Dra. Albertina Duarte. Eu sou uma imigrante e tenho muito orgulho de ter sido pobre. Minha mãe não sabia ler e hoje ela tem quatro filhos que escreveram livros. Em Portugal eu já sabia que seria médica. Acompanhava a minha tia que era parteira, não participava, porque era criança, mas carregava a água quente. E gostava muito de fazer curativos. Ela ia junto e eu fazia os curativos. Quando chego ao Brasil, o meu irmão tem um acidente com um cavalo, é operado muito tarde e morre. Enquanto ele esperava socorro eu dizia que seria médica e trataria ele. A minha relação com a vida e a morte sempre foi muito forte. Minha mãe dizia que pobre não fazia medicina, mas eu respondia que era inteligente. Ganhei uma bolsa e fui estudar em um dos colégios mais ricos da minha época.
Conforme o ângulo que nós olhamos, o universo feminino melhorou muito: o movimento feminista ganhou espaço. Mas, por outro lado, uma mulher ser forçada a pegar jornal velho para usar como absorvente deixa a impressão que andamos para trás. Você, que todos os dias sente o pulso das mulheres, acha que estamos andando para trás ou para frente? Eu tenho medo de que estejamos andando para trás. Eu tive muito orgulho de ajudar a desenhar a saúde da mulher dentro do SUS, entendendo que a mulher deve ter saúde em todas as fases da vida. Eu venho lutando a muito tempo pela dignidade íntima. Uma mulher não pode sofrer bullying porque está escorrendo sangue pela perna ou porque molhou as suas roupas.
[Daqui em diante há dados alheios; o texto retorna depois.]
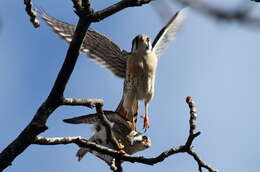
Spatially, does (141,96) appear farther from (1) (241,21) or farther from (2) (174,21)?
(1) (241,21)

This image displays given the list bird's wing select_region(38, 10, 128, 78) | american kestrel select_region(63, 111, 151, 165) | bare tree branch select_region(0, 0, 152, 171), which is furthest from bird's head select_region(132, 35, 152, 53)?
bare tree branch select_region(0, 0, 152, 171)

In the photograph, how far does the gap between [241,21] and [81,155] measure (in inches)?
165

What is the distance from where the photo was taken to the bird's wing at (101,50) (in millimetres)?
7164

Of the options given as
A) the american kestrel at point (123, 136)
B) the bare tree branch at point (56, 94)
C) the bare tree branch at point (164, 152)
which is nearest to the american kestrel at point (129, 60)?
the american kestrel at point (123, 136)

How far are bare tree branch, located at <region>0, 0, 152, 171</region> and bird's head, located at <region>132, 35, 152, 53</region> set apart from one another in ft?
13.3

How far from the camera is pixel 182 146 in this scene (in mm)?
3117

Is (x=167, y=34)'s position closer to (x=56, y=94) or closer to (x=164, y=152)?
(x=164, y=152)

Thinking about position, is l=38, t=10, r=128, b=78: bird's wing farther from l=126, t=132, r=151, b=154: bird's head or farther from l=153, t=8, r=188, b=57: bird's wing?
l=126, t=132, r=151, b=154: bird's head

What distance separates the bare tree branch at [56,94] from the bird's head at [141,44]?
4.07 metres

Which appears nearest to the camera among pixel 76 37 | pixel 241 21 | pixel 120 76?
pixel 241 21

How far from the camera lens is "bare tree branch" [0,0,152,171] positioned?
244cm

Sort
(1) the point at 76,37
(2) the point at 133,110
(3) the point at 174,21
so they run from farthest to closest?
1. (3) the point at 174,21
2. (2) the point at 133,110
3. (1) the point at 76,37

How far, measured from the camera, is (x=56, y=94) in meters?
2.77

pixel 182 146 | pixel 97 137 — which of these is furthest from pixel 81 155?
pixel 182 146
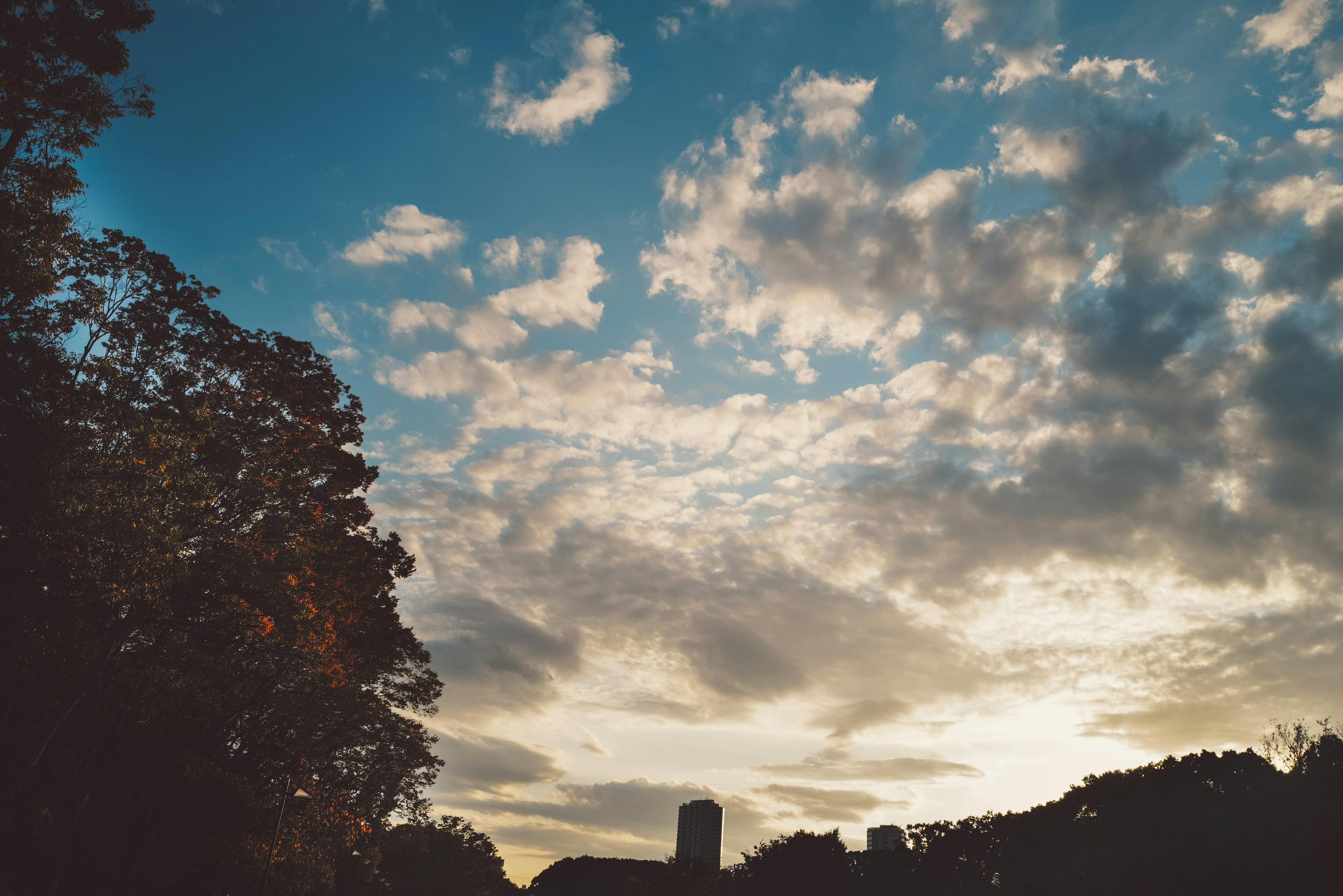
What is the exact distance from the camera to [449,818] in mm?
85938

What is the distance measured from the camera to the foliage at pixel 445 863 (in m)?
81.3

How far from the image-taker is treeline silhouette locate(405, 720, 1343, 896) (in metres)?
37.6

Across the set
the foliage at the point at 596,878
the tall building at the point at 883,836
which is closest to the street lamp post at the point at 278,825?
the foliage at the point at 596,878

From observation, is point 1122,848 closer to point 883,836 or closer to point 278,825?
point 278,825

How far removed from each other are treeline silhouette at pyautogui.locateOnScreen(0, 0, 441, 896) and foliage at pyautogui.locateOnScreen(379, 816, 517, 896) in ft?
186

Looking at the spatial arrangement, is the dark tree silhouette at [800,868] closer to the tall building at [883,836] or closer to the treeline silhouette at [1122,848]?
the treeline silhouette at [1122,848]

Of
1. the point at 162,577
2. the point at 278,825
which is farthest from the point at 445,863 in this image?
the point at 162,577

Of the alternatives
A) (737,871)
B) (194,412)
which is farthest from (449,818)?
(194,412)

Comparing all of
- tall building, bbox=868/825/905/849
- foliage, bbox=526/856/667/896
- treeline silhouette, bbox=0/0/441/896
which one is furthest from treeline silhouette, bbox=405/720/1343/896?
tall building, bbox=868/825/905/849

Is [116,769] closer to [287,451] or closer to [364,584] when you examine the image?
[364,584]

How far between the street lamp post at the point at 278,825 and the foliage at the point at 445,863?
2426 inches

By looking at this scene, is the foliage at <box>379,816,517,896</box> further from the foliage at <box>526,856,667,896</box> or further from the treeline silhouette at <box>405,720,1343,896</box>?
the foliage at <box>526,856,667,896</box>

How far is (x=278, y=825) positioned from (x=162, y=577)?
519 inches

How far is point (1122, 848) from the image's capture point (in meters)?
47.9
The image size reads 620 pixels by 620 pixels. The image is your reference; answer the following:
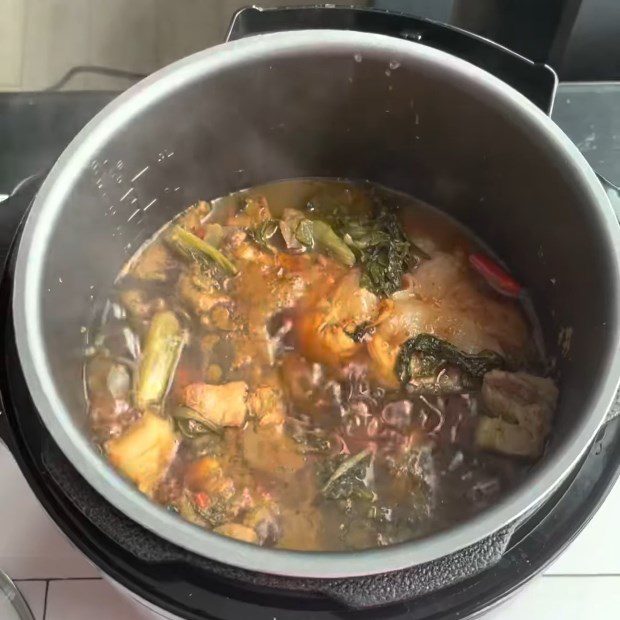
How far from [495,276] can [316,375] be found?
35 centimetres

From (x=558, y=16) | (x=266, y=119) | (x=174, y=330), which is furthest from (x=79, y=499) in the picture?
(x=558, y=16)

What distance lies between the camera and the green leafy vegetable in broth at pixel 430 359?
112cm

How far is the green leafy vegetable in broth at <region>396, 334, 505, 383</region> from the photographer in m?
1.12

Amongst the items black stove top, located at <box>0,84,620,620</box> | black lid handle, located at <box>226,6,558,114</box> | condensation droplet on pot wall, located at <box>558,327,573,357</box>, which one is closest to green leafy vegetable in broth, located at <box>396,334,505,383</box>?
condensation droplet on pot wall, located at <box>558,327,573,357</box>

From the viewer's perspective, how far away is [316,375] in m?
1.13

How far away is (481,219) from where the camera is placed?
4.17 feet

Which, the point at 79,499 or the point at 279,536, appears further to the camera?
the point at 279,536

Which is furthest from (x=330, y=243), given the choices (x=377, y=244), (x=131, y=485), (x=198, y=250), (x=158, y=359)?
(x=131, y=485)

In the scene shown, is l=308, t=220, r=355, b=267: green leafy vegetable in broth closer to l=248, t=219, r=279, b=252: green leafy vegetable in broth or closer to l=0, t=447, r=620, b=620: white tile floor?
l=248, t=219, r=279, b=252: green leafy vegetable in broth

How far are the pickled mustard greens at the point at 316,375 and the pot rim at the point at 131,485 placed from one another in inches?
9.1

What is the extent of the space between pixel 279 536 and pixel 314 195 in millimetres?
586

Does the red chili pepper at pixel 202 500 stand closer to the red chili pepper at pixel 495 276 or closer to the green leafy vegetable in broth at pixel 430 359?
the green leafy vegetable in broth at pixel 430 359

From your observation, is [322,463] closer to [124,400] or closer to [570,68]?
[124,400]

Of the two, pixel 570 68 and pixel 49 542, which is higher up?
pixel 570 68
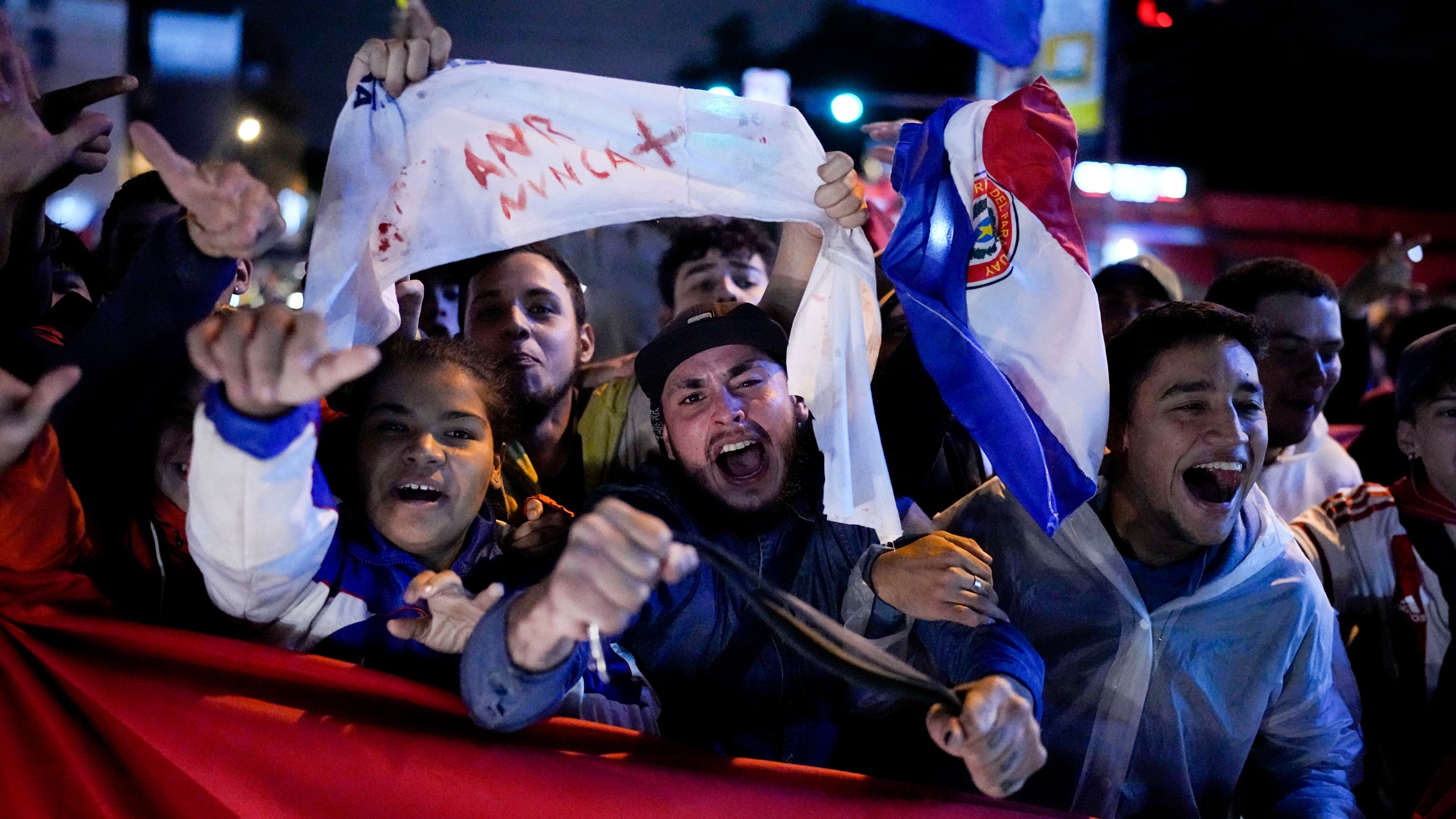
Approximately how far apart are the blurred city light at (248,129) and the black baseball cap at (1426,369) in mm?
14692

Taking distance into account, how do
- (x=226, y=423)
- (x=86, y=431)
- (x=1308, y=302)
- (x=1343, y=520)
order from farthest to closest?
(x=1308, y=302) → (x=1343, y=520) → (x=86, y=431) → (x=226, y=423)

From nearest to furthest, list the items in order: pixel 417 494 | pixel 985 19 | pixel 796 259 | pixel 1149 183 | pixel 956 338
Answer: pixel 417 494 → pixel 956 338 → pixel 796 259 → pixel 985 19 → pixel 1149 183

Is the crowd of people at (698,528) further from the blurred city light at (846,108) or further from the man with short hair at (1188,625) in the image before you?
the blurred city light at (846,108)

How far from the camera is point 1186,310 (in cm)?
287

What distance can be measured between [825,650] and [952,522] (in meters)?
1.05

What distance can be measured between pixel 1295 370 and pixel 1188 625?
4.52ft

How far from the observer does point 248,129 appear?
17.0 metres

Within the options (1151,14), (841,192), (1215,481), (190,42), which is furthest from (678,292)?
(190,42)

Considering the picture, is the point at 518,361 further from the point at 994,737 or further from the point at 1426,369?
the point at 1426,369

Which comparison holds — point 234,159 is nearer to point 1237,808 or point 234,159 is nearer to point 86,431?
point 86,431

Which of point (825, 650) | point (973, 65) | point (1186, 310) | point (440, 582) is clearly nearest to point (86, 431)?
point (440, 582)

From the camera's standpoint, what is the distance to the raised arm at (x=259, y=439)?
1.89 metres

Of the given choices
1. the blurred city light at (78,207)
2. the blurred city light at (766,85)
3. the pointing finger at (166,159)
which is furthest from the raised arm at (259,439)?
the blurred city light at (78,207)

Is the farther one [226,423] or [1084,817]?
[1084,817]
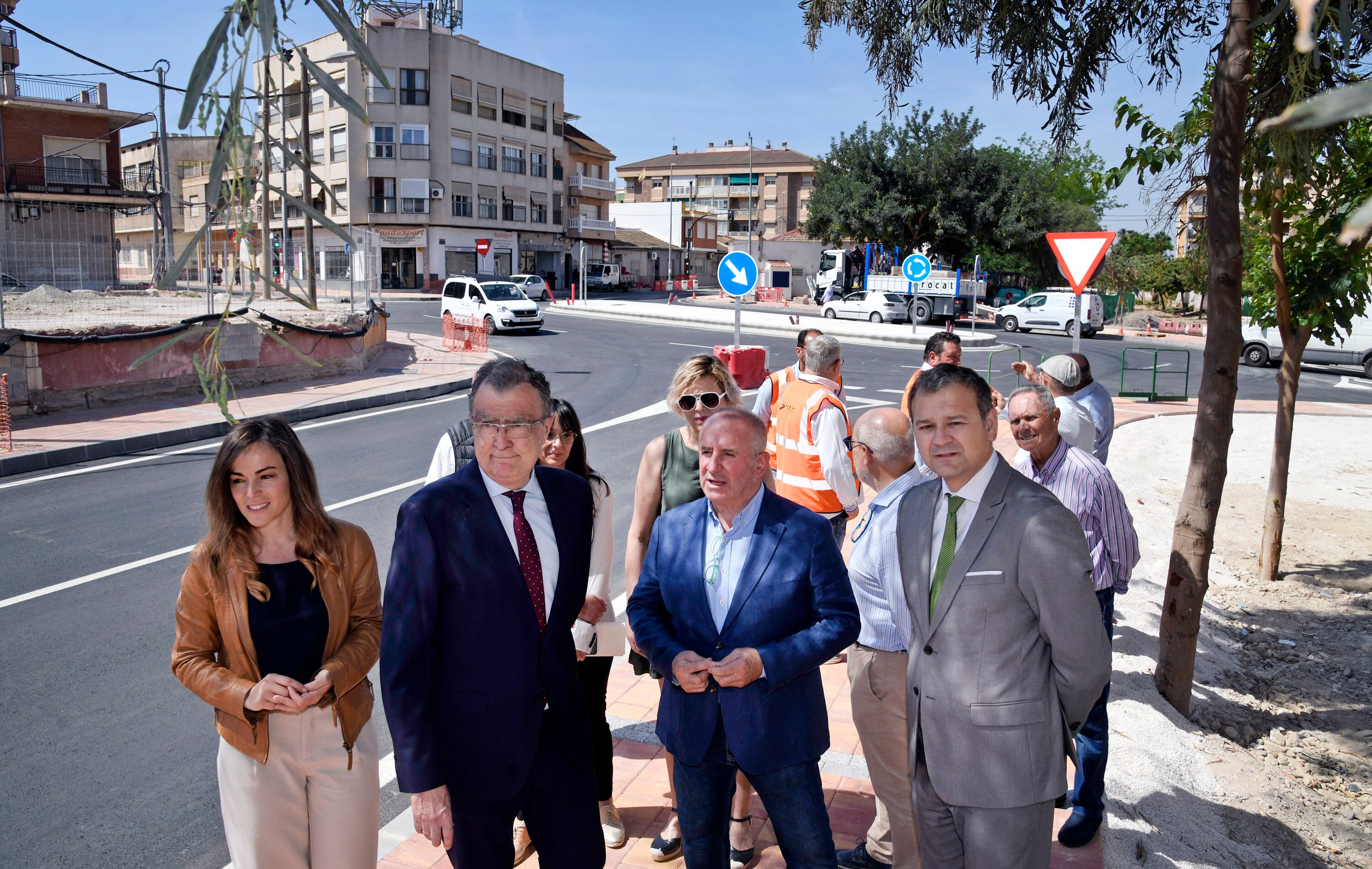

Eu vejo dois mundos sempre, pois atendo no consultório e na rede pública. Já tirei pão, papelão e pedaço de cobertor da vagina das mulheres. Um absorvente não custa nada comparado ao que você pode dar de autoestima. Isso além de saber que uma a cada quatro meninas falta na escola porque está menstruada. É um problema de saúde pública.
A gente sabe que mesmo as camadas menos favorecidas têm acesso a algum tipo de informação: são mais smartphones do que pessoas hoje no Brasil. Dá para falar ainda que gravidez entre jovens é falta de conhecimento? Eu adoro responder essa pergunta. Nós temos o nascimento de 52 crianças filhas de mães adolescentes por hora. A cada 21 minutos uma criança de 14 anos é mãe. Nos anos de 1990 nós fizemos uma pesquisa que revelou que 90% dos adolescentes conheciam métodos anticoncepcionais, mas 70% não usavam na primeira relação. Qual foi a discussão: a menina tinha medo de não agradar e o menino medo de falhar. O problema não é informação, é negociação. Uma menina pode ter todas as informações, mas na hora de dizer que ela não terá relação sem preservativo, ela precisa ter autoestima e autoconfiança para gerar o autocuidado. Para o menino, de que adiante saber usar o preservativo se ele tem medo de falhar, de usar o preservativo e não ter o melhor desempenho? Isso em todas as classes sociais. A mulher tem uma questão comum ao gênero que é péssima: o medo de não agradar o parceiro. Olha que dor. Uma menina de 14 anos que se julga feia não vai dizer que não transa sem camisinha. A gente precisa sair desse lugar, não é informação. É habilidade de negociar com o parceiro e colocar limite.
As mulheres foram tão reprimidas durante tanto tempo que isso pode ter gerado um movimento pendular. Está acontecendo mesmo isso, esse exagero de liberdade? Começamos a receber muitas meninas perguntando sobre teste de DNA. Isso assustou um pouco. Os adolescentes me contam muita coisa. Uma das situações é a tábua do sexo, no baile funk: as meninas ficam de costas, sem calcinha, e os meninos vão passando. É algo que extrapola para a classe média também – jovens experimentando com vários parceiros em uma noite. Já não é mais só beijar. Eles me contam e ficam me olhando, esperando aprovação. Eu pergunto assim: “Como você se sentiu, foi bom?". A resposta geralmente é negativa. Se os pais e as mães soubessem das coisas que eu escuto... Há dias em que preciso fazer terapia. Com toda a minha idade, tem coisas que eu não acredito que estou ouvindo. A minha fala é: "Todo o afeto, toda a relação sexual precisa colocar para cima, deixar mais forte. Se você precisa pagar pedágio, aceitar migalhas de afeto, aí não vale a pena". Quando eu falo migalha, tem gente que começa a chorar.